> _BRIEF_: Filter this data down to the lines that hold "races", and copy them.

━━━ SUPPLIED DATA ━━━

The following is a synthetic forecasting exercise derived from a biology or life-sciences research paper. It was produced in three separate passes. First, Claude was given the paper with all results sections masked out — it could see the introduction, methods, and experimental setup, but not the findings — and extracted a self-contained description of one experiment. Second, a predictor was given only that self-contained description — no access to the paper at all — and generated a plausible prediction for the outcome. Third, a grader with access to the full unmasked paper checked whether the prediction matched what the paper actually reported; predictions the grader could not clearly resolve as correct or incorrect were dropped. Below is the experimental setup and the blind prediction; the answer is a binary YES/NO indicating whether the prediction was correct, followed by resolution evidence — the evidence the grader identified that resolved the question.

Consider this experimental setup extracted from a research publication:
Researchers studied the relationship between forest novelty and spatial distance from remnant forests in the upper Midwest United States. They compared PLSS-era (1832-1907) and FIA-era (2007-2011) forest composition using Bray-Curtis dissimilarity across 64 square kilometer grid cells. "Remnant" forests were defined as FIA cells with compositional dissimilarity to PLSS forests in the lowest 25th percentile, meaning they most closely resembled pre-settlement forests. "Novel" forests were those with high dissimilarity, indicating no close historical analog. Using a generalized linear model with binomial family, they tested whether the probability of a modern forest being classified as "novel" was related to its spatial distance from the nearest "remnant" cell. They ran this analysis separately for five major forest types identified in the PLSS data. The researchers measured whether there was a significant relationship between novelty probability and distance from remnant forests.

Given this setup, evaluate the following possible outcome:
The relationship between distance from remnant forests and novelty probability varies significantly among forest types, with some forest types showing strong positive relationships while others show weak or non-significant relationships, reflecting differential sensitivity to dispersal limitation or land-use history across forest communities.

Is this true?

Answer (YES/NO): YES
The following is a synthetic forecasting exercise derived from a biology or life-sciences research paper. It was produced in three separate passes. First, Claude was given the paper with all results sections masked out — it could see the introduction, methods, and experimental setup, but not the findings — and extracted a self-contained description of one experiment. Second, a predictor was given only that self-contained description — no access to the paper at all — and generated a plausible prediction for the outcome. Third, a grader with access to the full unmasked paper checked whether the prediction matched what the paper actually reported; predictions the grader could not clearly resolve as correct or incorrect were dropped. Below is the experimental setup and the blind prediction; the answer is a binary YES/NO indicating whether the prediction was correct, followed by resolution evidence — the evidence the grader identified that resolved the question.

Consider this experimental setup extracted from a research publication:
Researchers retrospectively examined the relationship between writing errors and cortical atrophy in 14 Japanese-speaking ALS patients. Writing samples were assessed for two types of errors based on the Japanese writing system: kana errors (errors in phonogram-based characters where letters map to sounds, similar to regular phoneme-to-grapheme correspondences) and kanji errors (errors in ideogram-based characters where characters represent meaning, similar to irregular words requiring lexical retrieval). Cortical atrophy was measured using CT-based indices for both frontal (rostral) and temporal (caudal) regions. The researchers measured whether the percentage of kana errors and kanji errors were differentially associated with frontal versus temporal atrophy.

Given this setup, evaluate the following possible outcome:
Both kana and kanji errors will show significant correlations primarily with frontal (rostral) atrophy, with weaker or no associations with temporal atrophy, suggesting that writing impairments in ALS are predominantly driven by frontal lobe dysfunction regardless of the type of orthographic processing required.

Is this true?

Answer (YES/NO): NO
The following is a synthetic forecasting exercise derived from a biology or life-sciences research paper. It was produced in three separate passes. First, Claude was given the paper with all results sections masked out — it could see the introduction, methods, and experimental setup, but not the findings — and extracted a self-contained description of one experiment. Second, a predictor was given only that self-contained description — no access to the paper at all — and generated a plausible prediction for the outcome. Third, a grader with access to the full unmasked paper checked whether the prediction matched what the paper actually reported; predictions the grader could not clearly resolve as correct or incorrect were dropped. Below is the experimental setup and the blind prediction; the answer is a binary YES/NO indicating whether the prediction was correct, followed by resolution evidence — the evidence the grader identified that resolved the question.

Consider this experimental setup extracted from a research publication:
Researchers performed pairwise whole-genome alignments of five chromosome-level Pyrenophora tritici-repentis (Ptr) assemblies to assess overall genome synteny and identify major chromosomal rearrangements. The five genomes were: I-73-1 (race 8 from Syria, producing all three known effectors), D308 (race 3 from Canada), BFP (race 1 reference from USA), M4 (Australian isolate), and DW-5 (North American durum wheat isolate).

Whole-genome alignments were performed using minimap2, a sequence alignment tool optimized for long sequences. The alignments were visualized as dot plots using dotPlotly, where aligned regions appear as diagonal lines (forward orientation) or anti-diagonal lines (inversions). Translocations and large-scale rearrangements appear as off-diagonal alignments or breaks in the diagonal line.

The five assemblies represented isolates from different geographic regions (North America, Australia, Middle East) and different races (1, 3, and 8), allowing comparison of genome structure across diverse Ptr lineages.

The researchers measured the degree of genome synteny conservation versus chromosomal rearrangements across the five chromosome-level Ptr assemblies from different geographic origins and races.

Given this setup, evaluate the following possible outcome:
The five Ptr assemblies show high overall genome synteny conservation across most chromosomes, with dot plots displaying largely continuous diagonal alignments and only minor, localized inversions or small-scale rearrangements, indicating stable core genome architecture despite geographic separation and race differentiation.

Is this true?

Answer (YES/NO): NO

━━━

> _RESULT OF THE TASK_:
The five assemblies represented isolates from different geographic regions (North America, Australia, Middle East) and different races (1, 3, and 8), allowing comparison of genome structure across diverse Ptr lineages.
The researchers measured the degree of genome synteny conservation versus chromosomal rearrangements across the five chromosome-level Ptr assemblies from different geographic origins and races.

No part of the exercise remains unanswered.